On a review of the former enumerations it will be found that the plan for taking every census has contained many improvements upon that of its predecessor. The last is still susceptible of much improvement. The 3rd Census was the first at which any account was taken of the manufactures of the country. It was repeated at the last enumeration, but the returns in both cases were necessarily very imperfect. They must always be so, resting, of course, only upon the communications voluntarily made by individuals interested in some of the manufacturing establishments. Yet they contained much valuable information, and may by some supplementary provision of the law be rendered more effective.

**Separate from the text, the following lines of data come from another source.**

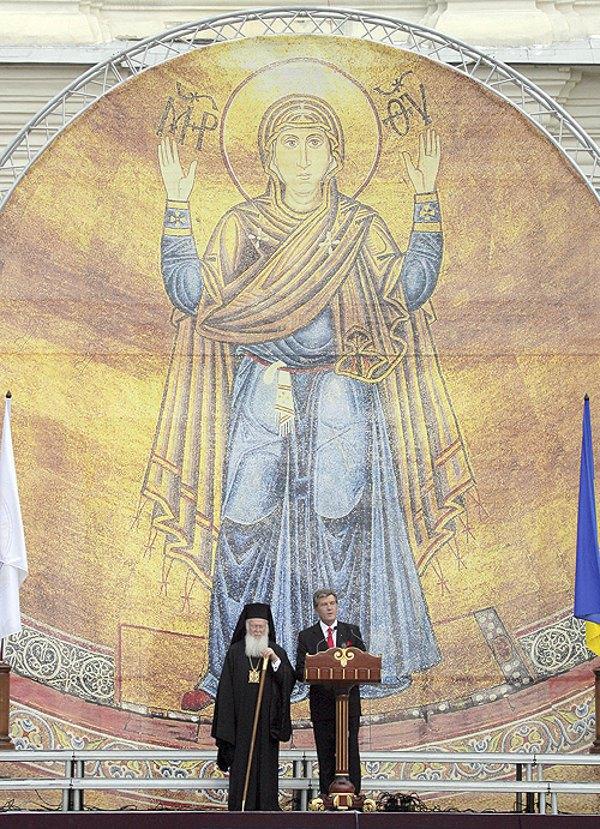 Президент Віктор Ющенко та Вселенський Патріарх Варфоломій під час святкування 1020-ї річниці хрещення Київської Русі на Софійській площі, де висловилися за об'єднання православних в Україні, 26 липня 2008 року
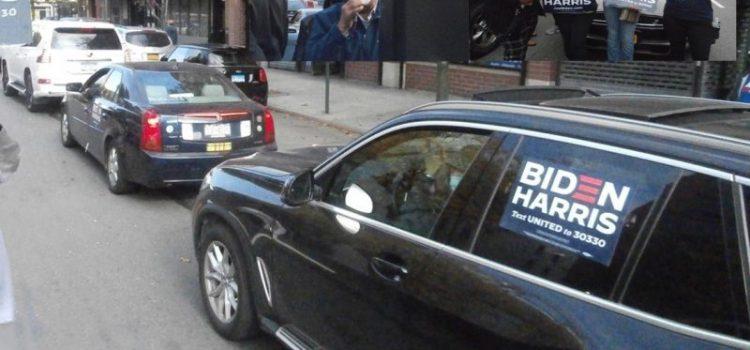 Demócratas participan caravana apoyo Biden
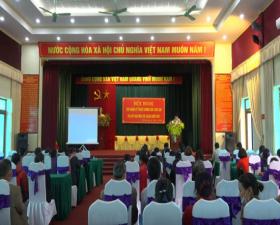 Phòng Kinh tế huyện tập huấn kỹ thuật chăm sóc, phòng trừ sâu bệnh cho cây trồng vụ xuân tại xã Bình Yên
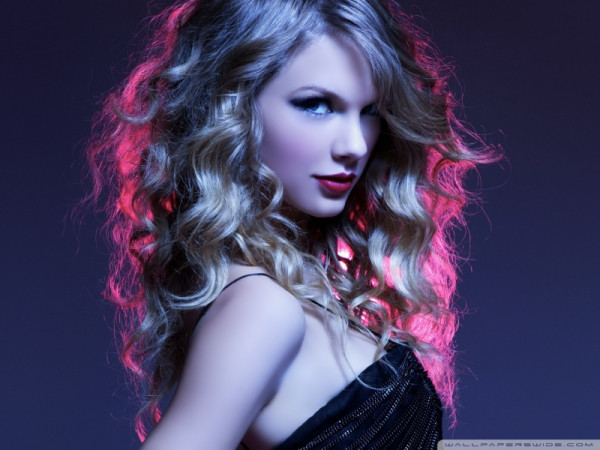 taylor_swift_5-wallpaper-800x600.jpg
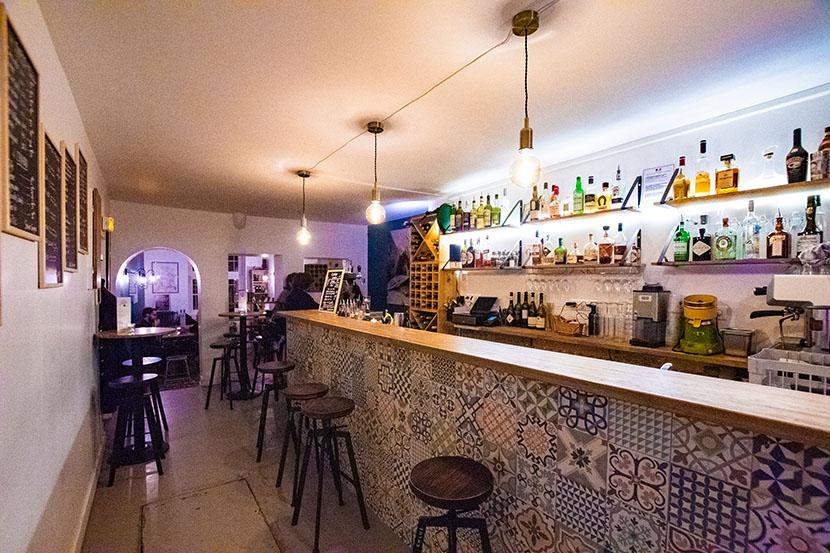 la petite derniere bar paris salle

The columns of age, commencing from infancy, have hitherto been confined to a few periods, all under the number of 45 years. Important knowledge would be obtained by extending these columns, in intervals of ten years, to the utmost boundaries of human life. The labor of taking them would be a trifling addition to that already prescribed, and the result would exhibit comparative tables of longevity highly interesting to the country. I deem it my duty further to observe that much of the imperfections in the returns of the last and perhaps of preceding enumerations proceeded from the inadequateness of the compensations allowed to the marshals and their assistants in taking them.
In closing this communication it only remains for me to assure the Legislature of my continued earnest wish for the adoption of measures recommended by me heretofore and yet to be acted on by them, and of the cordial concurrence on my part in every constitutional provision which may receive their sanction during the session tending to the general welfare.